Their data is based on the explosion of independent contractor forms (1099) issued by the IRS. Since 2000, 1099s have gone up 22 percent, while the traditional W-2 forms have stagnated (graph below).
Previous data on the gig economy was based on survey data. But, if an Uber driver also has a part-time job on the side, they may not declare on a survey that they are “self-employed.”
Why is this happening? Is Silicon Valley creating the future of work, or are they responding to changes in the economy? The authors claim that Silicon Valley is taking advantage of larger changes in the economy, known as “dynamism”—the rate at which jobs are created and destroyed.
“This falling dynamism, which long predates the rise of the sharing economy, presents new challenges for those seeking traditional employment,” they write. With fewer job openings and fewer people leaving their cushy positions, a new class of worker has turned to independent contracting.

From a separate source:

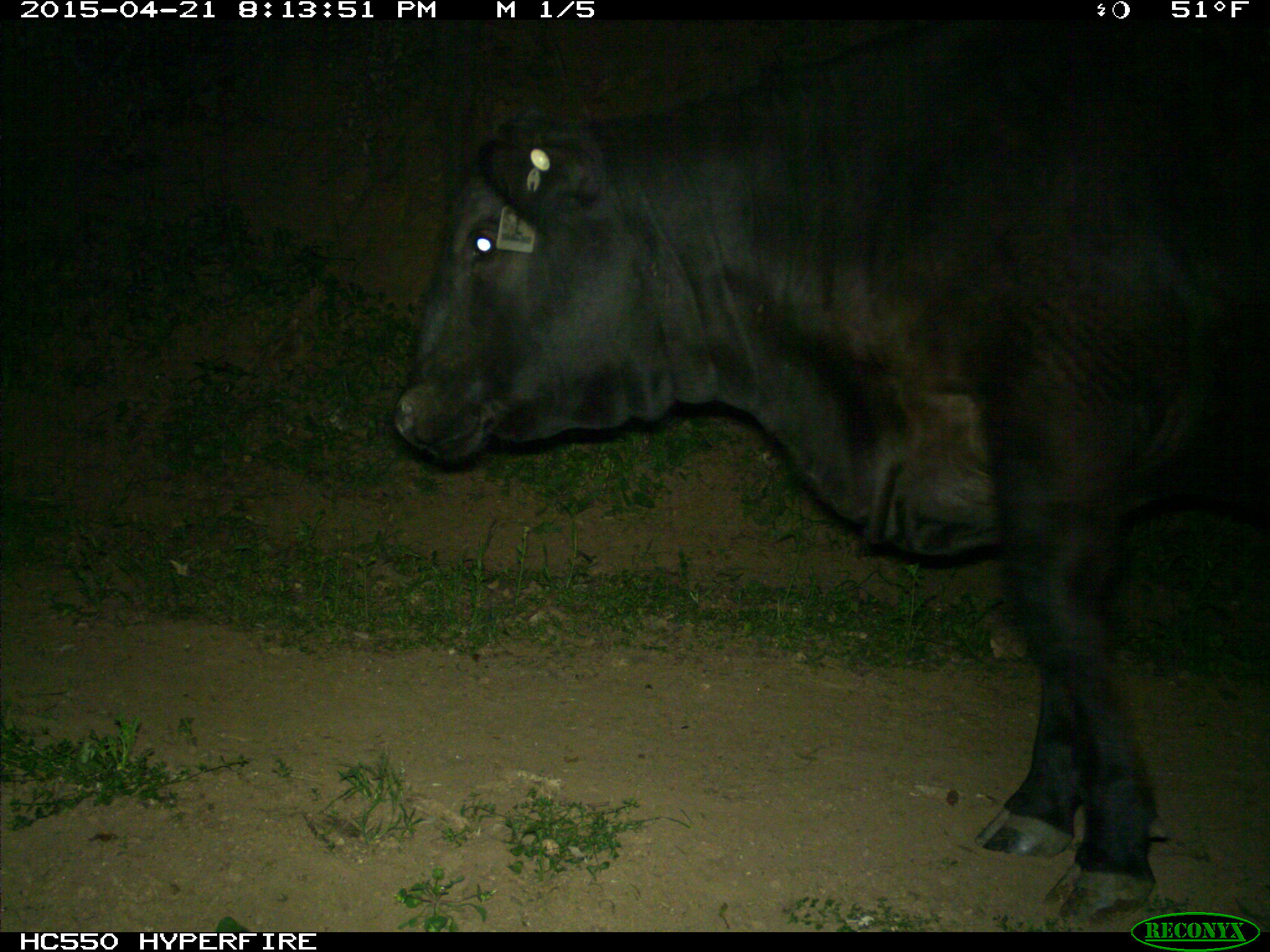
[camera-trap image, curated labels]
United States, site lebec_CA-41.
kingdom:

Lack of dynamism during recessions has been especially good for companies such as Uber and Airbnb. Folks were less likely to switch jobs and fewer companies were hiring. As a result, the unemployed turned to Silicon Valley for a quick paycheck.
Should there be another recession, opportunities for the sharing economy could once again expand. Either way, this is convincing data that contract work appears to be the future of labor.